When you’re done reading Kurtz’s excellent piece on what Obama’s faith says about his leftist politics (as well as the Chicago Reader piece he highlights), I suggest you this read Chicago Sun-Times columnist Cathleen Falsani’s interview with Obama about his faith from 2004:
“So, I have a deep faith,” Obama continues. “I’m rooted in the Christian tradition. I believe that there are many paths to the same place, and that is a belief that there is a higher power, a belief that we are connected as a people.
“That there are values that transcend race or culture, that move us forward, and there’s an obligation for all of us individually as well as collectively to take responsibility to make those values lived.”
It’s perhaps an unlikely theological position for someone who places his faith squarely at the feet of Jesus to take, saying essentially that all people of faith — Christians, Jews, Muslims, animists, everyone — know the same God.
Over the weekend, Obama defended his decision to leave his church saying, “You know I did not anticipate my fairly conventional Christian faith being subject to such challenge and such scrutiny.” The problem seems to be that Obama thinks his Christian faith is conventional when it’s anything but.
Further, the eagled-eyed Jeffrey Weiss, who drew the article to my attention, notes that Falsani has a blog and has posted the full transcript of the original interview.
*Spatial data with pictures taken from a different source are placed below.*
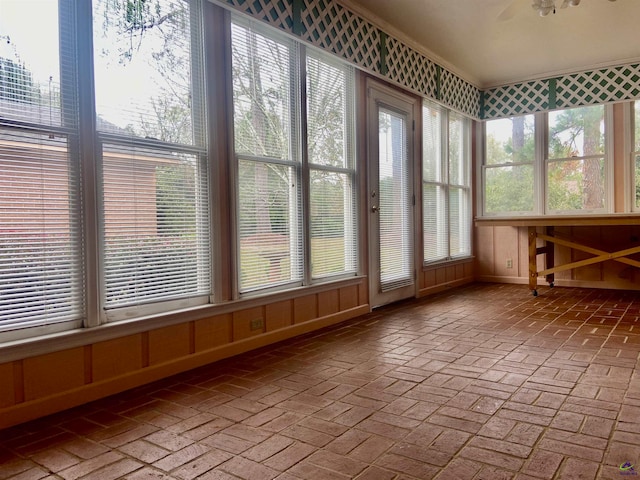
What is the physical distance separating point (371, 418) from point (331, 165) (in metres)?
2.52

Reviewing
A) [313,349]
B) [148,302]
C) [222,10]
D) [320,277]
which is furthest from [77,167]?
[320,277]

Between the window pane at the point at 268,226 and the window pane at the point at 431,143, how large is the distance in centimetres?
252

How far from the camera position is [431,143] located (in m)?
5.84

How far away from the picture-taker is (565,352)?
124 inches

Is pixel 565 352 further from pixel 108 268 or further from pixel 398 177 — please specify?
pixel 108 268

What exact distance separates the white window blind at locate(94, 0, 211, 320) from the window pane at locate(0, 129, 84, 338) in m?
0.18

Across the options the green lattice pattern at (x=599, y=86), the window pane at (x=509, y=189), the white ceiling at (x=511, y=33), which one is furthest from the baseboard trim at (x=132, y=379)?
the green lattice pattern at (x=599, y=86)

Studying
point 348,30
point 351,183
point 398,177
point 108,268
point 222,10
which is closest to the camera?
point 108,268

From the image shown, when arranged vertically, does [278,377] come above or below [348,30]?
below

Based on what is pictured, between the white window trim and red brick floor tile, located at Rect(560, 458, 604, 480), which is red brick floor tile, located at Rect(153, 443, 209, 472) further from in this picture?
the white window trim

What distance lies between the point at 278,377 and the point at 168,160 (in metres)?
1.46

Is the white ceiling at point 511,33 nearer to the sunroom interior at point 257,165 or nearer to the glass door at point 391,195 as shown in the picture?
the sunroom interior at point 257,165

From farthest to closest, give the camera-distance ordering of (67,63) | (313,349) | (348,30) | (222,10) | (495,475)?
1. (348,30)
2. (313,349)
3. (222,10)
4. (67,63)
5. (495,475)

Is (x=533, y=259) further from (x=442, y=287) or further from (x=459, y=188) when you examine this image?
(x=459, y=188)
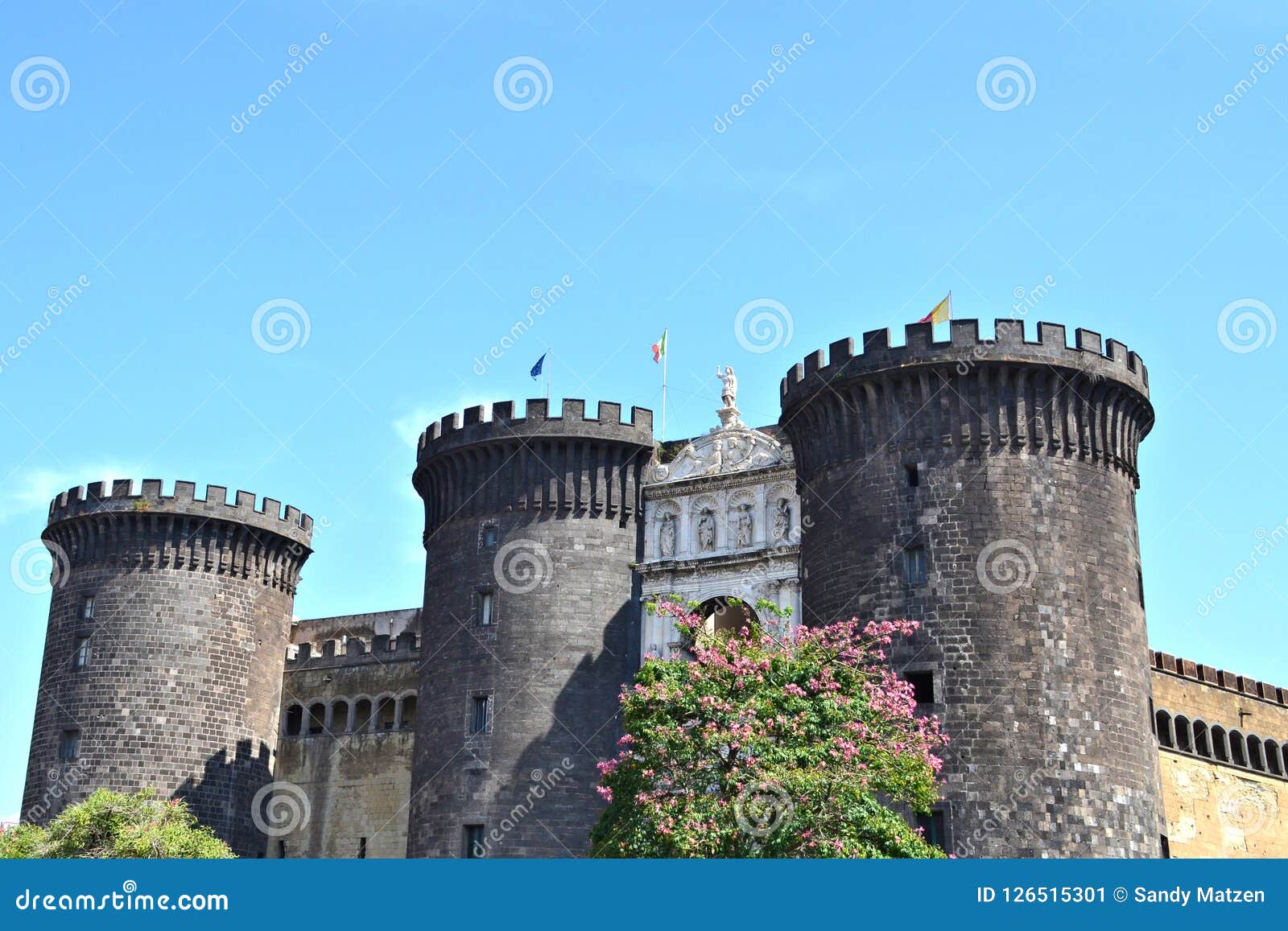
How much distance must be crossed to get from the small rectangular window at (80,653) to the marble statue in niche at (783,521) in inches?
928

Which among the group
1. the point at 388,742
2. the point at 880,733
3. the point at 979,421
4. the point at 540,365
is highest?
the point at 540,365

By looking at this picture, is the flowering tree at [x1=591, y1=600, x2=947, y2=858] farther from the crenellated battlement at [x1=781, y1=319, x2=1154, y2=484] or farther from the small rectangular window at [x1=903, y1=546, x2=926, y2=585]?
the crenellated battlement at [x1=781, y1=319, x2=1154, y2=484]

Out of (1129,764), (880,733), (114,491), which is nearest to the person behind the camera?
(880,733)

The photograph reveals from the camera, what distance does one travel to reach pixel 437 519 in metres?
50.8

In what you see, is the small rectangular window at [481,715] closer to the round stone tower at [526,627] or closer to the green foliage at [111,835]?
the round stone tower at [526,627]

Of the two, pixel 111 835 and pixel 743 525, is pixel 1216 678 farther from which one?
pixel 111 835

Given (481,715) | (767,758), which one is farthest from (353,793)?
(767,758)

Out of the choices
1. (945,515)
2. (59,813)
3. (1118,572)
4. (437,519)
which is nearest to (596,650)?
(437,519)

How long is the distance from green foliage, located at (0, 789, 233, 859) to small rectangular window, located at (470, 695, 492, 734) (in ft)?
25.1

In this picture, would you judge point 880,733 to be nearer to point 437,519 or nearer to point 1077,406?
point 1077,406

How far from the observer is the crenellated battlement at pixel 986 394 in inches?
1650

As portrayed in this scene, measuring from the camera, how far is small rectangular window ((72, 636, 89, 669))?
53.2m

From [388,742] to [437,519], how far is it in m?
8.14

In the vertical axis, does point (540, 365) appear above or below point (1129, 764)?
above
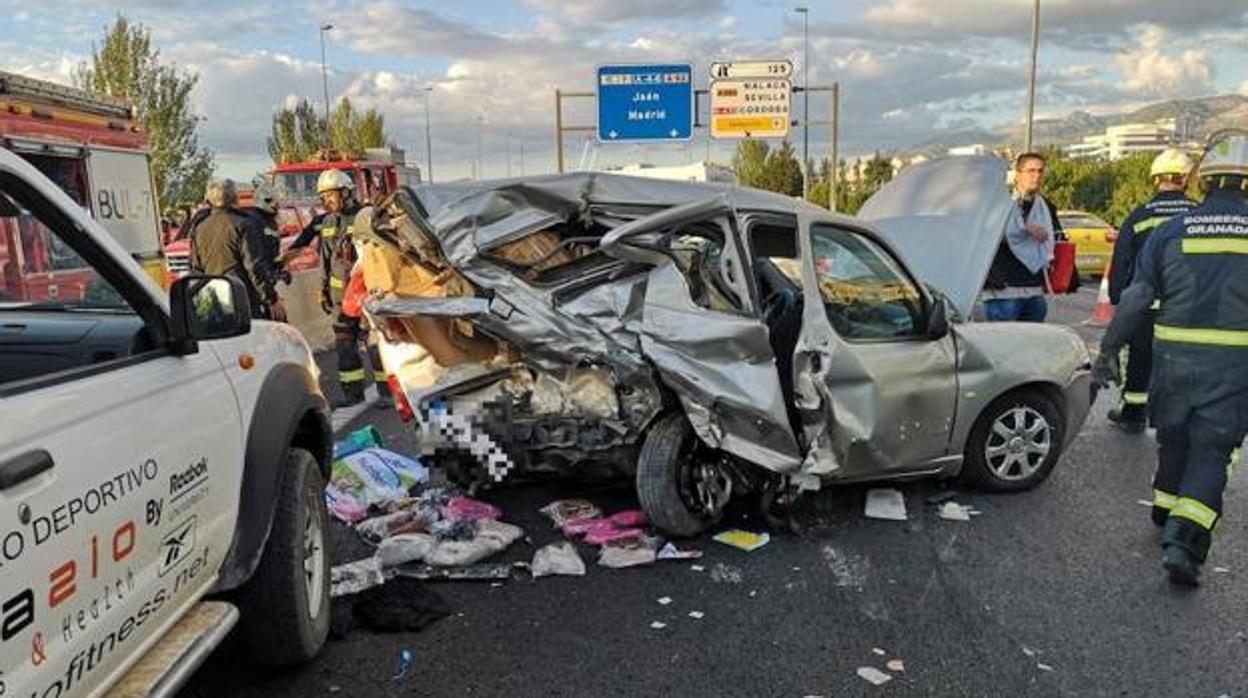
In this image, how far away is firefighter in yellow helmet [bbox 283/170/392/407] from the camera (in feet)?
27.5

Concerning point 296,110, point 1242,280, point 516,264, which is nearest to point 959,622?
point 1242,280

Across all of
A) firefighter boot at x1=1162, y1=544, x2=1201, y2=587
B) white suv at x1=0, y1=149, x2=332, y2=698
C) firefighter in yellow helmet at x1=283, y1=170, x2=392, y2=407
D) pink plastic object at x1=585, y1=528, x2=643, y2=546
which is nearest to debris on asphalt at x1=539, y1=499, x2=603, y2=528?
pink plastic object at x1=585, y1=528, x2=643, y2=546

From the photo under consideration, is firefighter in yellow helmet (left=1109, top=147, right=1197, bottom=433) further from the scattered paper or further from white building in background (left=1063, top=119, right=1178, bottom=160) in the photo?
white building in background (left=1063, top=119, right=1178, bottom=160)

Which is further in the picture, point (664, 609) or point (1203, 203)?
point (1203, 203)

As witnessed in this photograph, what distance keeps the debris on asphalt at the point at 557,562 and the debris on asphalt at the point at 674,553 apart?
0.37 metres

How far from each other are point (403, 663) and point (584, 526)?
4.96 feet

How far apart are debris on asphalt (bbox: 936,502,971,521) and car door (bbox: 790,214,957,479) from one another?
0.25 m

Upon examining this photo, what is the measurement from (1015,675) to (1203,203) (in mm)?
2379

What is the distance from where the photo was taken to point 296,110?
5019cm

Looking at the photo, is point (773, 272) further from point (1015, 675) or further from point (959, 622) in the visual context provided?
point (1015, 675)

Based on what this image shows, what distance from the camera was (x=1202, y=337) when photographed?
4.39 metres

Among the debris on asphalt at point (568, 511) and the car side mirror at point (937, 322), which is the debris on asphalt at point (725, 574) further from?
the car side mirror at point (937, 322)

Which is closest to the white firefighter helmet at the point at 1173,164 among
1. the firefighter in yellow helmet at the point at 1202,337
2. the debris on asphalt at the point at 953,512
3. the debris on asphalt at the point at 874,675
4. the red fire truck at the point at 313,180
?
the firefighter in yellow helmet at the point at 1202,337

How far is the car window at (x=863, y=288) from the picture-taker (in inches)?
201
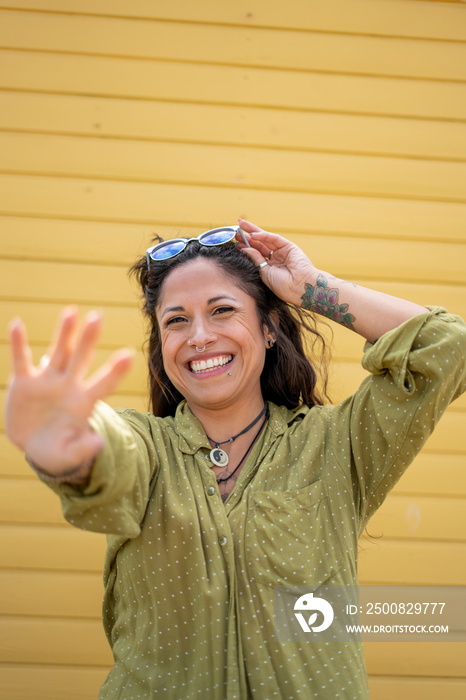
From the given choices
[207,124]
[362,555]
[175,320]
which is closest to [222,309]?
[175,320]

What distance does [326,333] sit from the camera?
9.54 feet

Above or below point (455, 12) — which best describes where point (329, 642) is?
below

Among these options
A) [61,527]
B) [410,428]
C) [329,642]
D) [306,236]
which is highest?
[306,236]

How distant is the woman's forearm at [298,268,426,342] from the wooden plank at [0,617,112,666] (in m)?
1.65

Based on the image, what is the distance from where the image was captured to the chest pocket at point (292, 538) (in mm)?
1729

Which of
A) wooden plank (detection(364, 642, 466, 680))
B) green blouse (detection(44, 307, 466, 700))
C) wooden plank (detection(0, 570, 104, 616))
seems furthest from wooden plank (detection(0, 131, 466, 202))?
wooden plank (detection(364, 642, 466, 680))

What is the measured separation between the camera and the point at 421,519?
279cm

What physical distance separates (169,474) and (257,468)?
256 millimetres

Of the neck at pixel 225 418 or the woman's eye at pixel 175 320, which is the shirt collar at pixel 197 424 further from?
the woman's eye at pixel 175 320

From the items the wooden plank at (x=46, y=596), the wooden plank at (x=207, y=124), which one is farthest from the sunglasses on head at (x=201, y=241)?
the wooden plank at (x=46, y=596)

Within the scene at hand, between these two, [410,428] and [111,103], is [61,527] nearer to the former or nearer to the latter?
[410,428]

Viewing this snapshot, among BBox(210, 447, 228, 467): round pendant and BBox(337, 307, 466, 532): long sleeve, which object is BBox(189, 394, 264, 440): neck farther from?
BBox(337, 307, 466, 532): long sleeve

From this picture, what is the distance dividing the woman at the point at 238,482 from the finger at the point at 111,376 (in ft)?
0.43

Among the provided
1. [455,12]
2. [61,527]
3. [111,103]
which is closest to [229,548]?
[61,527]
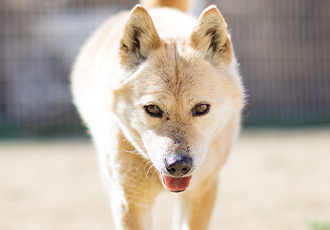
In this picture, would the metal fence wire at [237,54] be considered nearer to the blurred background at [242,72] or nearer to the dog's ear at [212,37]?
the blurred background at [242,72]

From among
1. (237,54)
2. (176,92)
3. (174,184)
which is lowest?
(237,54)

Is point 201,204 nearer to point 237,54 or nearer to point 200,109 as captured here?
point 200,109

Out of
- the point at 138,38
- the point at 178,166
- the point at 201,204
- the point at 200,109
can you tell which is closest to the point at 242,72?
the point at 201,204

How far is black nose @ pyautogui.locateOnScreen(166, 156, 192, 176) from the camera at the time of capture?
2186mm

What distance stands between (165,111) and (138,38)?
53 centimetres

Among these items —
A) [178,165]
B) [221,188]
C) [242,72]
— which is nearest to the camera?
[178,165]

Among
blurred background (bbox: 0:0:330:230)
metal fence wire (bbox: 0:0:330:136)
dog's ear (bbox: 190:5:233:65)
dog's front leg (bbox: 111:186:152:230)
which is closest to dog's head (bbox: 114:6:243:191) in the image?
dog's ear (bbox: 190:5:233:65)

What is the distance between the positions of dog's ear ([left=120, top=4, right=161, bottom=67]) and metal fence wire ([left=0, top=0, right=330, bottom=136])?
5.83 meters

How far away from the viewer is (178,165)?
7.17 ft

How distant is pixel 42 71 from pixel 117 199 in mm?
6214

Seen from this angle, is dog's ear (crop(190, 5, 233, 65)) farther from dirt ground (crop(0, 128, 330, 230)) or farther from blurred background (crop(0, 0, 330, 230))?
blurred background (crop(0, 0, 330, 230))

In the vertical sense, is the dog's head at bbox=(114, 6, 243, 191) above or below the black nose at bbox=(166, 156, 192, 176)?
above

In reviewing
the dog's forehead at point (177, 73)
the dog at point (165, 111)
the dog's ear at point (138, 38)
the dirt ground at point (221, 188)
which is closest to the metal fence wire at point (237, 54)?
the dirt ground at point (221, 188)

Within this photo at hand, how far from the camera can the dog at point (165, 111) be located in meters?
2.30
Among the intriguing revelations in the transcript:
Do You still attend Trinity?
Yep. Every week. 11 oclock service.
Ever been there? Good service.
I actually wrote a book called Dreams from My Father, it’s kind of a meditation on race. There’s a whole chapter on the church in that, and my first visits to Trinity.
I think what Obama meant to say is, “Every week, except when Wright is planning on saying something controversial, I stay home so I can deny it later — in other words, I hardly ever attend.” There’s also this:
Do you have people in your life that you look to for guidance?
Well, my pastor is certainly someone who I have an enormous amount of respect for.
I have a number of friends who are ministers. Reverend Meeks is a close friend and colleague of mine in the state Senate. Father Michael Pfleger is a dear friend, and somebody I interact with closely.
Well, he’s now disowned two of those three — and heading for a trifecta. As for the remaining minister Obama claims a close relationship with, Meeks hasn’t gotten much media scrutiny yet, but he’s a big problem as well. For starters, some enterprising reporter might ask Obama what he thinks about Meeks’ suggestion that “Hollywood Jews” were responsible for Brokeback Mountain.